- Text block
^^^^^^^^

BBC News Arabic (), formerly BBC Arabic Television, is a television news channel broadcast to the Arab World by the BBC. It was launched on 11 March 2008.  It is run by the BBC World Service and funded from the British television licence fee.

History
In 1994, BBC Arabic Television was launched by Rome-based Orbit Communications Company (owned by King Fahd's cousin, Prince Khalid ibn Abdullah) and a subsidiary of the Saudi Arabian Mawarid Holding. On 21 April 1996, it was "pulled off the air" following an episode of Panorama that was critical of the Saudi Arabian government.   Ian Richardson, who set up the news department during that time blamed the short life of the channel on a clash with the owners over content.
During the short life of BBC Arabic Television, there were several angry ‘liaison meetings’ with Orbit and the guarantees of editorial independence proved to be a sour joke, only barely obscured by a thin smokescreen about the BBC's alleged failure to observe "cultural sensitivities" – Saudi code for anything not to the Royal Family's liking. When it became clear to Orbit and Mawarid that it had, in their terms, created a monster not prepared to toe the Saudi line, it was only a matter of time before there would be a final parting of the ways.

Many of the staff who worked for the original BBC Arabic Television service were eventually employed by Al Jazeera, now one of BBC Arabic Television's main competitors.

Plans to relaunch the channel were announced in October 2005 and broadcasting was to start in Autumn 2007, but was delayed until 2008. The channel eventually relaunched at 0956 GMT on 11 March 2008, with the first news bulletin airing at the top of the hour at 1000. Initially broadcasting for 12 hours a day, 24-hour programming began on 19 January 2009.

^^^^^^^^

- Dataset excerpt
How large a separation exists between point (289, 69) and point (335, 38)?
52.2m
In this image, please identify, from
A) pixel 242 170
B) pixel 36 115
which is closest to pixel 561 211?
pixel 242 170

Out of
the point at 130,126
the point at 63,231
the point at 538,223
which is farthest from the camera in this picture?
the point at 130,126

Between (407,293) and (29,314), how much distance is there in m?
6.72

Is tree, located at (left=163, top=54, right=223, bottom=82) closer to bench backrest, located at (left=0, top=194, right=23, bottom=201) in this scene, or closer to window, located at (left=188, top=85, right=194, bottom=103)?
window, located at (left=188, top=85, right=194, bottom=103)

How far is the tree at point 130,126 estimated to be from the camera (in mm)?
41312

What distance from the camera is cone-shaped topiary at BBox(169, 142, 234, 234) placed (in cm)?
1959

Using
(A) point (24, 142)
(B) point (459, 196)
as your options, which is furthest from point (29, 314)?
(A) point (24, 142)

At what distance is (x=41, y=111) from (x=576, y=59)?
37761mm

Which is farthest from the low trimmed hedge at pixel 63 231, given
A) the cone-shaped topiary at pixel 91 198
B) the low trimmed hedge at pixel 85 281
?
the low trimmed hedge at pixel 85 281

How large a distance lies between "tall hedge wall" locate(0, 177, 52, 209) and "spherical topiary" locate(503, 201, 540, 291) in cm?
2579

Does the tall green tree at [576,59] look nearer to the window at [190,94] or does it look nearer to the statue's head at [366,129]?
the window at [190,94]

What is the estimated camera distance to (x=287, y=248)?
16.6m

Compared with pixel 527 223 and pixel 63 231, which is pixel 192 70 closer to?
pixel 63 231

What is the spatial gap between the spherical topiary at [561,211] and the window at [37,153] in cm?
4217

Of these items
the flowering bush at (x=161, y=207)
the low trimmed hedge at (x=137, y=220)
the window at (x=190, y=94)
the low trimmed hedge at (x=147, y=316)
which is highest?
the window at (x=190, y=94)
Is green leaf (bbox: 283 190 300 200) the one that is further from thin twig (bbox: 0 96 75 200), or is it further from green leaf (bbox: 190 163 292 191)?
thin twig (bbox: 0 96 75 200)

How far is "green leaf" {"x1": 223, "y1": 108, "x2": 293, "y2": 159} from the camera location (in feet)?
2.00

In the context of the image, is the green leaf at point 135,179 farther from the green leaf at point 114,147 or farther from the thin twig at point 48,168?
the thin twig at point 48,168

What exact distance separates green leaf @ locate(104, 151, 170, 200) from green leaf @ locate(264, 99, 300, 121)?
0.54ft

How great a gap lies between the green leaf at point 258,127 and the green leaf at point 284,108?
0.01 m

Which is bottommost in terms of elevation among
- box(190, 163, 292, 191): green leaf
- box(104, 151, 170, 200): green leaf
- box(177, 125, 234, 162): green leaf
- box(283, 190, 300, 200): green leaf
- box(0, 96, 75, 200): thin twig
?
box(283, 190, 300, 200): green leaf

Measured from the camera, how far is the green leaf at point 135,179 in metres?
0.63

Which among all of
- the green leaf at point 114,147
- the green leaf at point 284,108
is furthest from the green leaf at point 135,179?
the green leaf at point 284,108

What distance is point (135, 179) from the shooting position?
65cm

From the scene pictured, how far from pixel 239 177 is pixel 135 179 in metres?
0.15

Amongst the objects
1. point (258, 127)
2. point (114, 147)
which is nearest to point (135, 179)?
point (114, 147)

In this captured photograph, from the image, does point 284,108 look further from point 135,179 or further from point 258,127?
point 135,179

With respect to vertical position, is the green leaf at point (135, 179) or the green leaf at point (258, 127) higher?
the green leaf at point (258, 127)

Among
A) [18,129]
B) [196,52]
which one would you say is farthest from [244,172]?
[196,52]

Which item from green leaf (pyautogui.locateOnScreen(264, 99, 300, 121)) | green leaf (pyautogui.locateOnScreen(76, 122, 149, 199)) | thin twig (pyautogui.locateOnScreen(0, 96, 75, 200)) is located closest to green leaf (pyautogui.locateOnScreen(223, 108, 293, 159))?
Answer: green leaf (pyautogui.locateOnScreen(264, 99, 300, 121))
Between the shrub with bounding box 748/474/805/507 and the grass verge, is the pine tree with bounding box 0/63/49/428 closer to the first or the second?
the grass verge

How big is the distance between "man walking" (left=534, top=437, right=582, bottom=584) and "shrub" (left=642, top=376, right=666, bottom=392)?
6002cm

^^^^^^^^

- To do
From the text on BBC News Arabic, output everything from "BBC News Arabic" down to "owners over content." word for word.

- Written reply
BBC News Arabic (), formerly BBC Arabic Television, is a television news channel broadcast to the Arab World by the BBC. It was launched on 11 March 2008.  It is run by the BBC World Service and funded from the British television licence fee.

History
In 1994, BBC Arabic Television was launched by Rome-based Orbit Communications Company (owned by King Fahd's cousin, Prince Khalid ibn Abdullah) and a subsidiary of the Saudi Arabian Mawarid Holding. On 21 April 1996, it was "pulled off the air" following an episode of Panorama that was critical of the Saudi Arabian government.   Ian Richardson, who set up the news department during that time blamed the short life of the channel on a clash with the owners over content.